Top of the Pops
- Editor: Peter Hart
- Categories: Music magazine
- Frequency: monthly
- Total circulation: 36,485 (2022)
- First issue: February 1995; 31 years ago
- Company: Immediate Media Company
- Country: United Kingdom
- Based in: London, England
- Language: English
- Website: www.totpmag.com

= Top of the Pops (magazine) =

British magazine

Top of the Pops magazine was a British monthly publication published by Immediate Media Company. It featured star gossip, fashion and beauty advice, quizzes and posters. It started as a supplementary magazine for the BBC television programme Top of the Pops, which stopped producing weekly shows in 2006. The magazine and TV show diverged and developed distinctive identities.

The magazine was launched in February 1995 and is famous for giving girl group The Spice Girls their nicknames.
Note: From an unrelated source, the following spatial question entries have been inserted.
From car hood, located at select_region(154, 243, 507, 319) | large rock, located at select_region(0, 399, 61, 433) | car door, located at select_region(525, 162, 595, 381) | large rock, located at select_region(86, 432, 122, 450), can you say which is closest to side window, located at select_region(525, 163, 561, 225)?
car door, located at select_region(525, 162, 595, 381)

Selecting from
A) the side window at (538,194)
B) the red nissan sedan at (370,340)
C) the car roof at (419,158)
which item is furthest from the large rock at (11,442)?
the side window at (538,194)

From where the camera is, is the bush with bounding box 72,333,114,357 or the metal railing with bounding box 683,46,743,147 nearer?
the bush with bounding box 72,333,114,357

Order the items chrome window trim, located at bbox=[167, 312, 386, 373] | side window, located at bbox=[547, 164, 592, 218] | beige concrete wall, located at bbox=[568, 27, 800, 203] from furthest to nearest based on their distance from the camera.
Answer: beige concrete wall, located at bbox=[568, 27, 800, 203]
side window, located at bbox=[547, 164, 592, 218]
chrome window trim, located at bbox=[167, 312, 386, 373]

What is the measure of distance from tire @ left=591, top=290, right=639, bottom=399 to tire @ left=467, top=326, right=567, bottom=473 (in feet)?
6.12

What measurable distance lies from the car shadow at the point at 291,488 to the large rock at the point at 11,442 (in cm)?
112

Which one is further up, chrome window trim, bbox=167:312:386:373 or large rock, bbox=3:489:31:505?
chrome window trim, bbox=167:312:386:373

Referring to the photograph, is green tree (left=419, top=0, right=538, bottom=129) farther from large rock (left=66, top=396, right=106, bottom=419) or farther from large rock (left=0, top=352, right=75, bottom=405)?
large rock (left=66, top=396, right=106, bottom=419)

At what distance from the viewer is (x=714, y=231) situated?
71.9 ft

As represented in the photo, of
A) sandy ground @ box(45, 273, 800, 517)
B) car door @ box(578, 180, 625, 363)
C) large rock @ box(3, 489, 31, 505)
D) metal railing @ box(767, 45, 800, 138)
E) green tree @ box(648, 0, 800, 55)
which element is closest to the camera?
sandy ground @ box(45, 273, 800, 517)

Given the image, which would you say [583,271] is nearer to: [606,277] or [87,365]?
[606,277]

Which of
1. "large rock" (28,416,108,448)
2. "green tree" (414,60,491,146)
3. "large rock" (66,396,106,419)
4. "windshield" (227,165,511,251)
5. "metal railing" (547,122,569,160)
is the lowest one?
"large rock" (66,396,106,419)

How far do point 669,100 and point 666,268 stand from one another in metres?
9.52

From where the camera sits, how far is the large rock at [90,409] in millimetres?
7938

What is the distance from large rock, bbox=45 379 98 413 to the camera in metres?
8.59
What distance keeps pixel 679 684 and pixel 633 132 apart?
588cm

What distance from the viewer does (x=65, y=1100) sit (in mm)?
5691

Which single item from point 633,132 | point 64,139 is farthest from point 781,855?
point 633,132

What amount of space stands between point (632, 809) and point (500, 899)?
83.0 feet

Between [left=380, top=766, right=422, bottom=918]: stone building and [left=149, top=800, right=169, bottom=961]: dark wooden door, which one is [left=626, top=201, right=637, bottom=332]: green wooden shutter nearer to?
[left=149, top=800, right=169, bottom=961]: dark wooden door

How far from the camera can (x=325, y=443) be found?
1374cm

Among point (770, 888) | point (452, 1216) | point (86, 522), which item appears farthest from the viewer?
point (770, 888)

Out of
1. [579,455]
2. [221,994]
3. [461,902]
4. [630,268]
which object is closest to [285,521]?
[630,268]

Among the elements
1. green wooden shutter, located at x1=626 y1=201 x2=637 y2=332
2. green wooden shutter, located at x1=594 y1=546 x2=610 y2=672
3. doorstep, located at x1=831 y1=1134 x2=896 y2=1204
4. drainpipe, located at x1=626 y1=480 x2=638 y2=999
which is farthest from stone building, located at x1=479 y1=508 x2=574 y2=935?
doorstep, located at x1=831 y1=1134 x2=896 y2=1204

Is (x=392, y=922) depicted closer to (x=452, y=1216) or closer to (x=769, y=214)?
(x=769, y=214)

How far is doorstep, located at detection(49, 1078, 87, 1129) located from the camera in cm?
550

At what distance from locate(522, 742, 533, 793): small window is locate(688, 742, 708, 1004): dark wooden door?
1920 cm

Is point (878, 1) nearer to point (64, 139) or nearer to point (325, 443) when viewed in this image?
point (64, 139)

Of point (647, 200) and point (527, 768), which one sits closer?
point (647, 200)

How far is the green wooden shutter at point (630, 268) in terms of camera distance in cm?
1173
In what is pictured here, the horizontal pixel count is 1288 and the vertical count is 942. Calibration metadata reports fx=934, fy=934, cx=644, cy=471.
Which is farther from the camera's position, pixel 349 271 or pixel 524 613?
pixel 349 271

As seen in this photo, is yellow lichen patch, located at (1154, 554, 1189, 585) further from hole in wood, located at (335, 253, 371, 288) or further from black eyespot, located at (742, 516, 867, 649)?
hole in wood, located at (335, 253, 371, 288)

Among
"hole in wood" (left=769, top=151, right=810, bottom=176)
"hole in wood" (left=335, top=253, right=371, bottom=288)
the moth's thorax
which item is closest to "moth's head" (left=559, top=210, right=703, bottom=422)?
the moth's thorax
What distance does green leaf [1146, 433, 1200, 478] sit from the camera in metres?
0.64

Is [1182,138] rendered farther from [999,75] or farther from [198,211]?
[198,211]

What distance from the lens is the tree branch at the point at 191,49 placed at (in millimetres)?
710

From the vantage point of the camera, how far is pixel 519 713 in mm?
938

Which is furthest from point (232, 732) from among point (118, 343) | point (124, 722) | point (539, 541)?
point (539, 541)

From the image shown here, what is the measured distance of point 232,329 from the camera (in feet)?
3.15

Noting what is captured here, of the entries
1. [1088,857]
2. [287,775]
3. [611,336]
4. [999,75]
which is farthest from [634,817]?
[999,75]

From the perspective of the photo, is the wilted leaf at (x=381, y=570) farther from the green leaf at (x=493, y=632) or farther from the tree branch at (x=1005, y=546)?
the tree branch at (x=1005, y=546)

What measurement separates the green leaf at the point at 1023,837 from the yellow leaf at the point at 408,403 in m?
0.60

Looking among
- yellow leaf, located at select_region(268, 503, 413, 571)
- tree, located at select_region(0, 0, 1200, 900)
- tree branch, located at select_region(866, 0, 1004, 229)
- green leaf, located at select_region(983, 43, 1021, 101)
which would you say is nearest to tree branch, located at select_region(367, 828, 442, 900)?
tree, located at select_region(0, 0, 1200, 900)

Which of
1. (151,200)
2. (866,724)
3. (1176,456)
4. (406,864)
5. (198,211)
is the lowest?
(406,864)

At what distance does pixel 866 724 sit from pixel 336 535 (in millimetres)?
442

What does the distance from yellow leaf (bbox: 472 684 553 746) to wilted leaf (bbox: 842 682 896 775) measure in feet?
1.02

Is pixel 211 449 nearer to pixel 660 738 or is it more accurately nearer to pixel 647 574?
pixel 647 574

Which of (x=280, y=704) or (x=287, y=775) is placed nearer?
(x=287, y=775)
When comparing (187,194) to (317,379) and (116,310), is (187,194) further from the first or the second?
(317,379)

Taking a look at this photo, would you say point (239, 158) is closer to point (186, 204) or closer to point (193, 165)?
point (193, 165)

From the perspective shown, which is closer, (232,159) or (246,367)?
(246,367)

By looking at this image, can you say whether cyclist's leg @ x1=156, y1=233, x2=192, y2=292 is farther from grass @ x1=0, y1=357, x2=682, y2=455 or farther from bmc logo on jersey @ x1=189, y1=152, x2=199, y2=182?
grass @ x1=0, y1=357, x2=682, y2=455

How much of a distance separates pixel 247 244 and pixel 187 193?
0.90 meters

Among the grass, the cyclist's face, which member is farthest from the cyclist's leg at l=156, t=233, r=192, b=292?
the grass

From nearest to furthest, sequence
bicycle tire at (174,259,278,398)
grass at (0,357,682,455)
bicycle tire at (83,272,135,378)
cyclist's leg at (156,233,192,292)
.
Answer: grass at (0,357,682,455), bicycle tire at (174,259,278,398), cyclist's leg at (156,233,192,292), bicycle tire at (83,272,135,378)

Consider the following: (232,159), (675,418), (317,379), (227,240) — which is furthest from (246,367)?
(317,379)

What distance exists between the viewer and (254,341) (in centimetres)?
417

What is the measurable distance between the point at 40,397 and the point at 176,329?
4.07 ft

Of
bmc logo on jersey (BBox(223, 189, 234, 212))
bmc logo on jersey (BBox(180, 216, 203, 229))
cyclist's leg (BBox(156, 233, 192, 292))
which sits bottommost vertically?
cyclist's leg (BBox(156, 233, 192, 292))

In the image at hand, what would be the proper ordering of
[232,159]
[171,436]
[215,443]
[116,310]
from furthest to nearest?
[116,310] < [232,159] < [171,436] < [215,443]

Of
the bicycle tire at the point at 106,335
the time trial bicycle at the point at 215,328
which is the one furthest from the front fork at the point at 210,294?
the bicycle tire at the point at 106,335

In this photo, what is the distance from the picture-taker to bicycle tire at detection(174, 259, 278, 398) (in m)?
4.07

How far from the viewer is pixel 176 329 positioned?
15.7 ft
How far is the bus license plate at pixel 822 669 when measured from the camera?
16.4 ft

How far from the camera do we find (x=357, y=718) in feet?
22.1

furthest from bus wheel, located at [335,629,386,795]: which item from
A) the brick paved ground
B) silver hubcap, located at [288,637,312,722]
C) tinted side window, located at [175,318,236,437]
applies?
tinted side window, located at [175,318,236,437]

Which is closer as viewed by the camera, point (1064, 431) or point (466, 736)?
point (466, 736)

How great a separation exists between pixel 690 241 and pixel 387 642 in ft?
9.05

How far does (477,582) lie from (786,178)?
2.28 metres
Alongside a revamp of the TV show, it was originally marketed as the missing link between Smash Hits and NME, but its format was gradually changed, with less music content and a demographic shift to young girls.

The title had several editors over the years, including Peter Loraine, Corinna Shaffer, Rosalie Snaith and Peter Hart. Contributing editors included Adam Tanswell.

It was reported that Immediate Media would be closing the magazine in October 2022. However, as of July 2026, subscriptions to the monthly magazine are still available.